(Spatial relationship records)
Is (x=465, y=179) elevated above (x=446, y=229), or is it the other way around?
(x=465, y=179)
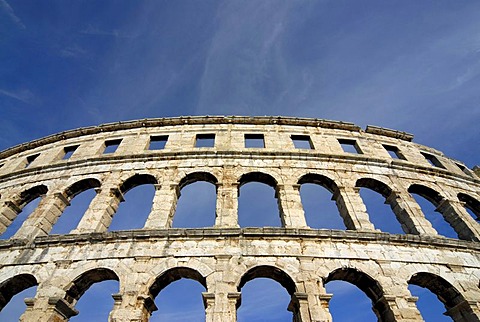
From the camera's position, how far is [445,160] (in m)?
16.0

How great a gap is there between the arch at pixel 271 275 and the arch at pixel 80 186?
726cm

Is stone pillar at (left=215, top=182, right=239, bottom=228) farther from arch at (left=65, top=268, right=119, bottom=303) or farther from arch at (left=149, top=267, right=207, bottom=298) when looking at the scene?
arch at (left=65, top=268, right=119, bottom=303)

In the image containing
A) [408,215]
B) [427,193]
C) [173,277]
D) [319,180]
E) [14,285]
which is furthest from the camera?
[427,193]

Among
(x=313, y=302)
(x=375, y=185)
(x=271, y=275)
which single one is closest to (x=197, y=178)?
(x=271, y=275)

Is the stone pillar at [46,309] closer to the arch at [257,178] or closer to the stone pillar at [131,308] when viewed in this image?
the stone pillar at [131,308]

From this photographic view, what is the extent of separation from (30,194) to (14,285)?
16.4ft

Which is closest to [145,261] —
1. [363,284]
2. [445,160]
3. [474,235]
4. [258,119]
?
[363,284]

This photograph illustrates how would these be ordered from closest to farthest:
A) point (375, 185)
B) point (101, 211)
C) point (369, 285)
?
1. point (369, 285)
2. point (101, 211)
3. point (375, 185)

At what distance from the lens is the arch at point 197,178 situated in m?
11.7

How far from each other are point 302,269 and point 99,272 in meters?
5.87

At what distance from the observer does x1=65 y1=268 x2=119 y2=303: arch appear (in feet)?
27.4

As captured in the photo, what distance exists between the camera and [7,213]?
39.3 feet

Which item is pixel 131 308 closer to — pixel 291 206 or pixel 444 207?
pixel 291 206

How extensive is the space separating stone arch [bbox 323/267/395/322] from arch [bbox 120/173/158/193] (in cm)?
738
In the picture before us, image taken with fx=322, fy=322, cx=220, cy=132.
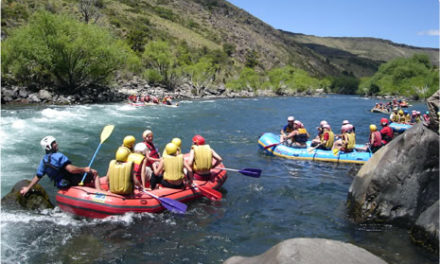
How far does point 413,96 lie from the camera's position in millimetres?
66188

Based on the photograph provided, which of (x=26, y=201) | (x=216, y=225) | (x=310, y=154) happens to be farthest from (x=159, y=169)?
(x=310, y=154)

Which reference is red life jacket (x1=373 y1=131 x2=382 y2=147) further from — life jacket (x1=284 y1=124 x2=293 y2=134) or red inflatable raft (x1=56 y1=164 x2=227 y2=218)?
red inflatable raft (x1=56 y1=164 x2=227 y2=218)

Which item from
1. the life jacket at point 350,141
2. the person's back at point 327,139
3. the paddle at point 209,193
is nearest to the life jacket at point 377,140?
the life jacket at point 350,141

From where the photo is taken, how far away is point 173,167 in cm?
783

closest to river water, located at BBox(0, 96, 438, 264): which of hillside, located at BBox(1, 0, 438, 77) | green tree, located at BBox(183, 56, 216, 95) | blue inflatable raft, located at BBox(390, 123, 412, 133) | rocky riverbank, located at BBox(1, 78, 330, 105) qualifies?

**Exercise brief:** Print every one of the records above word for word, omitting the pictures.

**Task output:**
Is (x=465, y=179) elevated above (x=446, y=229), or is it the other way around?
(x=465, y=179)
From the camera's position, how far is [445,160] (in m)?
16.0

How great a gap is there between the arch at pixel 271 275 and the arch at pixel 80 186?
726cm

Is stone pillar at (left=215, top=182, right=239, bottom=228) farther from arch at (left=65, top=268, right=119, bottom=303) or farther from arch at (left=149, top=267, right=207, bottom=298) when looking at the scene?
arch at (left=65, top=268, right=119, bottom=303)

In the image containing
A) [408,215]
B) [427,193]
C) [173,277]
D) [319,180]
E) [14,285]
which is furthest from the camera?
[427,193]

Among
(x=313, y=302)
(x=375, y=185)
(x=271, y=275)
which single one is closest to (x=197, y=178)?
(x=271, y=275)

Is the stone pillar at [46,309] closer to the arch at [257,178] or closer to the stone pillar at [131,308] when viewed in this image?
the stone pillar at [131,308]

From this photographic view, what is the extent of separation from (30,194) to (14,285)?
16.4ft

Which is closest to [145,261] —
1. [363,284]
2. [445,160]
3. [474,235]
4. [258,119]
?
[363,284]

This photograph illustrates how would these be ordered from closest to farthest:
A) point (375, 185)
B) point (101, 211)
C) point (369, 285)
?
1. point (369, 285)
2. point (101, 211)
3. point (375, 185)

At what distance from the lens is the arch at point 197,178 situated in m?
11.7

How far from each other are point 302,269 and point 99,272 in meters?
5.87

At what distance from the observer does x1=65 y1=268 x2=119 y2=303: arch appear (in feet)?
27.4

As captured in the photo, what distance exists between the camera and [7,213]?
39.3 feet

Which item is pixel 131 308 closer to — pixel 291 206 or pixel 444 207?
pixel 291 206

How extensive is the space separating stone arch [bbox 323/267/395/322] from arch [bbox 120/173/158/193] (in cm)?
738
In the picture before us, image taken with fx=322, fy=322, cx=220, cy=132.
How far does point 413,96 lie from the camera's position in millimetres?
66188

Based on the photograph provided, which of (x=26, y=201) | (x=216, y=225) | (x=310, y=154) happens to be farthest from (x=159, y=169)?
(x=310, y=154)

Which reference is red life jacket (x1=373 y1=131 x2=382 y2=147) further from — life jacket (x1=284 y1=124 x2=293 y2=134) or red inflatable raft (x1=56 y1=164 x2=227 y2=218)?
red inflatable raft (x1=56 y1=164 x2=227 y2=218)

Which item from
1. the life jacket at point 350,141
2. the person's back at point 327,139
3. the paddle at point 209,193
is nearest to the life jacket at point 377,140?
the life jacket at point 350,141

From where the photo is taken, how far away is point 173,167 in cm?
783

closest to river water, located at BBox(0, 96, 438, 264): which of hillside, located at BBox(1, 0, 438, 77) | green tree, located at BBox(183, 56, 216, 95) | blue inflatable raft, located at BBox(390, 123, 412, 133) | rocky riverbank, located at BBox(1, 78, 330, 105) qualifies?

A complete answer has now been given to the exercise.